- [Exercise requirements]: Extract every line of the items below and reproduce each one word for word.

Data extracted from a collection
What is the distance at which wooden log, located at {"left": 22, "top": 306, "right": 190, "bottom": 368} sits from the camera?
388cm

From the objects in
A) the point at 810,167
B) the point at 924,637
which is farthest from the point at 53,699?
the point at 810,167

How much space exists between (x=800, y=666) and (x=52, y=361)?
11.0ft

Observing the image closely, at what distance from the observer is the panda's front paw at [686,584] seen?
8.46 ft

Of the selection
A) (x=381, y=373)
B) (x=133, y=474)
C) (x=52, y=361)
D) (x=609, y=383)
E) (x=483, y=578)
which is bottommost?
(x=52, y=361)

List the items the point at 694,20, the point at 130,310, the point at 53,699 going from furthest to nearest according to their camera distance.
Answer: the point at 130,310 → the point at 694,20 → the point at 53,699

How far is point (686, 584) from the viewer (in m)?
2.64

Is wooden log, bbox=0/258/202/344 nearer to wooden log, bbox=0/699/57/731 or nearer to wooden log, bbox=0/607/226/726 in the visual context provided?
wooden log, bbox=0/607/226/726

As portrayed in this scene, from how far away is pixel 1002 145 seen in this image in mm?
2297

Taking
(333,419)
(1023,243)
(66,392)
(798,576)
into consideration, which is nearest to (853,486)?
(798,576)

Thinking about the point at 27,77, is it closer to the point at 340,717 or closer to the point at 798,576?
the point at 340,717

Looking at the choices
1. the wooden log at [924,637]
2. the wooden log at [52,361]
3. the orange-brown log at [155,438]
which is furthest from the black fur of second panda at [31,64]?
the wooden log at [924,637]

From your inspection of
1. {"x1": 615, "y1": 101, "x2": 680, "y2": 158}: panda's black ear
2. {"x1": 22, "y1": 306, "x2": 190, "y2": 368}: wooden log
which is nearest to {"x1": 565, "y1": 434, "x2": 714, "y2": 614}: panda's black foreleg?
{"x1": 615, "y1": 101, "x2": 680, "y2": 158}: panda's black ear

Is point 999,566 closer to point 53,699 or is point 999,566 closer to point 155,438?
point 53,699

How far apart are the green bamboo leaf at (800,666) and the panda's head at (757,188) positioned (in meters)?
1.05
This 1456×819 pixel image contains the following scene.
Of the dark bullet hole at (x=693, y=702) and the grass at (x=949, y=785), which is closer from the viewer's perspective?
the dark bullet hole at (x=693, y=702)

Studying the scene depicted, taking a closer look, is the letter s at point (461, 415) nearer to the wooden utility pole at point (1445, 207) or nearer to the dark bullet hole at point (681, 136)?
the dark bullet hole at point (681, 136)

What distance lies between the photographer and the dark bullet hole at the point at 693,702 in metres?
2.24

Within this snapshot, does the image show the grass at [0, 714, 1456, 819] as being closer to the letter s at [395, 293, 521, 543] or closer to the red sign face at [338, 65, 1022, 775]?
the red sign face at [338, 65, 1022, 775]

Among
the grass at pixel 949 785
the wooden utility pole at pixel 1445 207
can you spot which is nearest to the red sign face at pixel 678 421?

- [Final answer]:
What is the distance at which wooden log, located at {"left": 22, "top": 306, "right": 190, "bottom": 368} sits from the camera?
388cm

From the objects in
A) the point at 810,167
B) the point at 924,637
which is farthest from the point at 53,699?
the point at 810,167

How much space exists between (x=800, y=666) and (x=52, y=361)?
11.0ft

Observing the image closely, at what distance from the observer is the panda's front paw at [686,584] seen?
8.46 ft

Of the selection
A) (x=381, y=373)
B) (x=133, y=474)
C) (x=52, y=361)
D) (x=609, y=383)
E) (x=483, y=578)
which is bottommost?
(x=52, y=361)

List the items the point at 694,20, the point at 130,310, the point at 53,699 going from furthest to nearest according to their camera distance.
Answer: the point at 130,310 → the point at 694,20 → the point at 53,699

How far is point (686, 584) from the viewer (in m)?
2.64

Is wooden log, bbox=0/258/202/344 nearer to wooden log, bbox=0/699/57/731 or nearer to wooden log, bbox=0/607/226/726 in the visual context provided?
wooden log, bbox=0/607/226/726

As portrayed in this scene, from how far away is pixel 1002 145 seen in this image in mm?
2297

Taking
(333,419)
(1023,243)
(66,392)
(798,576)
into consideration, which is nearest to (853,486)?
(798,576)

Thinking about the point at 27,77, is it closer to the point at 340,717 or closer to the point at 798,576?
the point at 340,717

Looking at the choices
1. the wooden log at [924,637]
2. the wooden log at [52,361]
3. the orange-brown log at [155,438]
which is furthest from the black fur of second panda at [31,64]?
the wooden log at [924,637]

From your inspection of
1. {"x1": 615, "y1": 101, "x2": 680, "y2": 158}: panda's black ear
2. {"x1": 22, "y1": 306, "x2": 190, "y2": 368}: wooden log
which is nearest to {"x1": 565, "y1": 434, "x2": 714, "y2": 614}: panda's black foreleg?
{"x1": 615, "y1": 101, "x2": 680, "y2": 158}: panda's black ear

Is point 999,566 closer to point 53,699 or is point 999,566 closer to point 155,438?
point 53,699

How far apart are the green bamboo leaf at (800,666) and the panda's head at (757,188) positioned (in meters)?
1.05
This 1456×819 pixel image contains the following scene.
Of the dark bullet hole at (x=693, y=702) and the grass at (x=949, y=785), which is closer from the viewer's perspective?
the dark bullet hole at (x=693, y=702)

Studying the scene depicted, taking a closer look, is the letter s at point (461, 415) nearer to the wooden utility pole at point (1445, 207) or nearer to the dark bullet hole at point (681, 136)?
the dark bullet hole at point (681, 136)

What distance lies between the photographer and the dark bullet hole at the point at 693,702 in metres?
2.24

Within this snapshot, does the image show the grass at [0, 714, 1456, 819] as being closer to the letter s at [395, 293, 521, 543] or closer to the red sign face at [338, 65, 1022, 775]?
the red sign face at [338, 65, 1022, 775]

Among
the grass at pixel 949 785
the wooden utility pole at pixel 1445 207
can you spot which is nearest to the red sign face at pixel 678 421?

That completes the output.